─── TEXTO DE ORIGEM

Isso enquanto estes mesmos “democratas” estão, como é natural pelo seu caráter de classe, numa “unidade de ação” com Bolsonaro contra os direitos da classe trabalhadora, aprovando mil e um ataques, como representantes do grande capital nacional e imperialista. Para citar somente alguns dos mais brutais que tais “democratas” estavam aprovando naquele mesmo parlamento na conjuntura imediata do “evento solene”: a privatização da Eletrobrás e o PL 490 e o marco temporal que é um ataque enorme aos indígenas, mas estes são algozes de todos (não vamos citar aqui porque sequer é necessário e tomaria muito nossos leitores) os ataques aos direitos da classe trabalhadora que vieram desde o golpe institucional. Enquanto isso, apresentam-se como “democratas”, como parte da campanha eleitoral por uma “terceira via”, que é o sonho de Biden e de amplos setores da burguesia nacional, com a ajuda da esquerda “revolucionária” ou “socialista”.

Com essa orientação, a esquerda colabora para que essas alas do regime político golpista recomponham sua autoridade que vinha desgastada em amplos setores desde o golpe institucional. Esse “evento solene” do Superperdido de Impeachment se deu no auge das mobilizações pelo “Fora Bolsonaro”, canalizando aquele “volume de forças para o combate” de centenas de milhares que se manifestavam nas ruas da pior maneira e sendo parte do que gerou dispersão e confusão. Eram atos importantes, ainda que não superavam a dinâmica de atos “domingueiros” que não afetam os capitalistas, o governo e o regime político. Nesse sentido, ainda serviam à uma estratégia de “descompressão” feita pelas burocracias da insatisfação das bases e encaixavam bem, pelo seu caráter “ordeiro”, com a estratégia de “Lula 2022” das direções majoritárias do movimento de massas.

──────
─── LINHAS EXTRAÍDAS

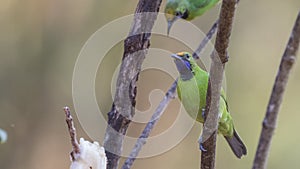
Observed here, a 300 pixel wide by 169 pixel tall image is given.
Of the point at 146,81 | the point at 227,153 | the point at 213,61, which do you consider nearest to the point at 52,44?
the point at 146,81

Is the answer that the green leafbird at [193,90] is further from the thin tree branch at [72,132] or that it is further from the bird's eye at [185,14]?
the thin tree branch at [72,132]

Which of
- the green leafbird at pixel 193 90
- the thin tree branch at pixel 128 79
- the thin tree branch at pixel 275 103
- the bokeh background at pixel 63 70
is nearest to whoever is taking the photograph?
the thin tree branch at pixel 275 103

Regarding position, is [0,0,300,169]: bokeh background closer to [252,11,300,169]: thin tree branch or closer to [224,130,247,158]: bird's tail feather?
[224,130,247,158]: bird's tail feather

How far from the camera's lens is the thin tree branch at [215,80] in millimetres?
556

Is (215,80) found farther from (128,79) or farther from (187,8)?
(187,8)

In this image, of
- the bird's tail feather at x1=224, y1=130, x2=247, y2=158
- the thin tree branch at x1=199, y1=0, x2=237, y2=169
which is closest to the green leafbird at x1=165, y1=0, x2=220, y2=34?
the bird's tail feather at x1=224, y1=130, x2=247, y2=158

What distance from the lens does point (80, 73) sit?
2.45m

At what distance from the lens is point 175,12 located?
1449mm

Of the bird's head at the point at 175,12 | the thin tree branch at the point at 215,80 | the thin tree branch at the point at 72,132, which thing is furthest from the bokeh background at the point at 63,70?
the thin tree branch at the point at 72,132

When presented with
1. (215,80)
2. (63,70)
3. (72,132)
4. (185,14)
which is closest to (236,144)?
(185,14)

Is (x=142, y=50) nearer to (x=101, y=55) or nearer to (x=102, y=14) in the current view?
(x=101, y=55)

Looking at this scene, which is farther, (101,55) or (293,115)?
(293,115)

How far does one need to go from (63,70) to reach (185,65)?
1655 millimetres

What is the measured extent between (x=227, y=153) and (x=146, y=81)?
0.72 m
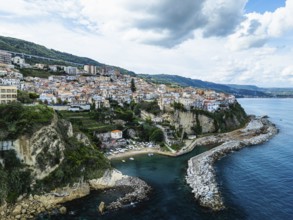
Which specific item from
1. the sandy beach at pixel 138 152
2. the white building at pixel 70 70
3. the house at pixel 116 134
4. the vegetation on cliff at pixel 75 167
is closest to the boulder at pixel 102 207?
the vegetation on cliff at pixel 75 167

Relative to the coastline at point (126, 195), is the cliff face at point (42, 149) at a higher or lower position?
higher

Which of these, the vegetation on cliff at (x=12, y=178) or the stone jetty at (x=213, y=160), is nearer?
the vegetation on cliff at (x=12, y=178)

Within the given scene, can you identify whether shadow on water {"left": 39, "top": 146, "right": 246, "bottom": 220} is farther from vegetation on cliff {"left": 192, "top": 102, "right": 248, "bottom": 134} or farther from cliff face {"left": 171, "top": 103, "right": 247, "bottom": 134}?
vegetation on cliff {"left": 192, "top": 102, "right": 248, "bottom": 134}

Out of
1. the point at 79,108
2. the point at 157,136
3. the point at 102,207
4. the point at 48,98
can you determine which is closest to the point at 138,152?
the point at 157,136

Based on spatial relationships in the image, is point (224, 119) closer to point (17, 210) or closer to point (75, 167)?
point (75, 167)

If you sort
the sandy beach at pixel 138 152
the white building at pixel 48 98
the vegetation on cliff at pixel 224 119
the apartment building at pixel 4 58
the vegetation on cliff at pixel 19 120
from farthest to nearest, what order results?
the apartment building at pixel 4 58 < the vegetation on cliff at pixel 224 119 < the white building at pixel 48 98 < the sandy beach at pixel 138 152 < the vegetation on cliff at pixel 19 120

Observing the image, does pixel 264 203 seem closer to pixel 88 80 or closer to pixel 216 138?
pixel 216 138

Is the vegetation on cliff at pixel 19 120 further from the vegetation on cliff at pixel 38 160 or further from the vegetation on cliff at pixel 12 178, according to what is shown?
the vegetation on cliff at pixel 12 178

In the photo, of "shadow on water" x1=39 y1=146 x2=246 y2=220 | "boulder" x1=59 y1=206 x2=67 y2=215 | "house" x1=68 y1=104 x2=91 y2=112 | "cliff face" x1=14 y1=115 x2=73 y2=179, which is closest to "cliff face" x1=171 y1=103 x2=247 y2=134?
"house" x1=68 y1=104 x2=91 y2=112
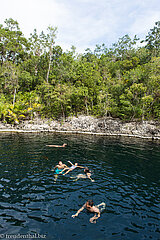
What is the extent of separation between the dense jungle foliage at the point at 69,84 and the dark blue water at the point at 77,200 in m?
21.8

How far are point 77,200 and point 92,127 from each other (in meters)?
24.6

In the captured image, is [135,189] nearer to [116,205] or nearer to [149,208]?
[149,208]

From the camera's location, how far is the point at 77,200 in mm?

──────

# REQUISITOS:
1. Liste os ataques que o texto sobre a esquerda e os “democratas” menciona nominalmente como aprovados por esses “democratas” no parlamento.
2. Por favor, diga se cada afirmação concorda com o texto sobre a esquerda e os “democratas”, citando as palavras exatas que decidem: (a) a “terceira via” é apresentada como um sonho de Biden; (b) os atos de rua afetavam os capitalistas e o governo; (c) o “evento solene” ocorreu no auge das mobilizações pelo “Fora Bolsonaro”.
3. Prossiga com o texto sobre a esquerda e os “democratas” a partir do ponto em que ele termina.

# RESPOSTAS DAS TAREFAS:
1. A privatização da Eletrobrás; o PL 490; o marco temporal.

2.
(a) Sim: “que é o sonho de Biden e de amplos setores da burguesia nacional”.
(b) Não: “atos “domingueiros” que não afetam os capitalistas, o governo e o regime político”.
(c) Sim: “se deu no auge das mobilizações pelo “Fora Bolsonaro””.

3.
Ao invés dessa orientação, naquele momento a tarefa da esquerda era unir as forças da esquerda em um polo anti-burocrático dos que se apresentam como alternativas à esquerda das burocracias, para através de exemplos nos sindicatos que dirigem, fazendo um trabalho em comum na base das grandes centrais sindicais, combinando com um sistema de exigências e denúncias em relação às burocracias, darmos uma verdadeira batalha para impor a convocação de um plano de lutas continuado, em base aos métodos da classe trabalhadora, começando por uma paralisação nacional (que convencionou-se no Brasil chamar de “greve geral”) de caráter defensivo contra os ataques em curso, tanto os econômicos, quanto para responder a crise sanitária e contra o autoritarismo crescente na realidade nacional. Ou seja, uma unidade de ação da classe trabalhadora contra os ataques do capital, que é o que poderia abrir um caminho de uma Frente Única Operária (FUO), envolvendo o conjunto das organizações dos trabalhadores (as bases e as direções), em aliança com os movimentos sociais e setores oprimidos, batalhando por organismos de auto-organização que pudessem preparar a superação das burocracias.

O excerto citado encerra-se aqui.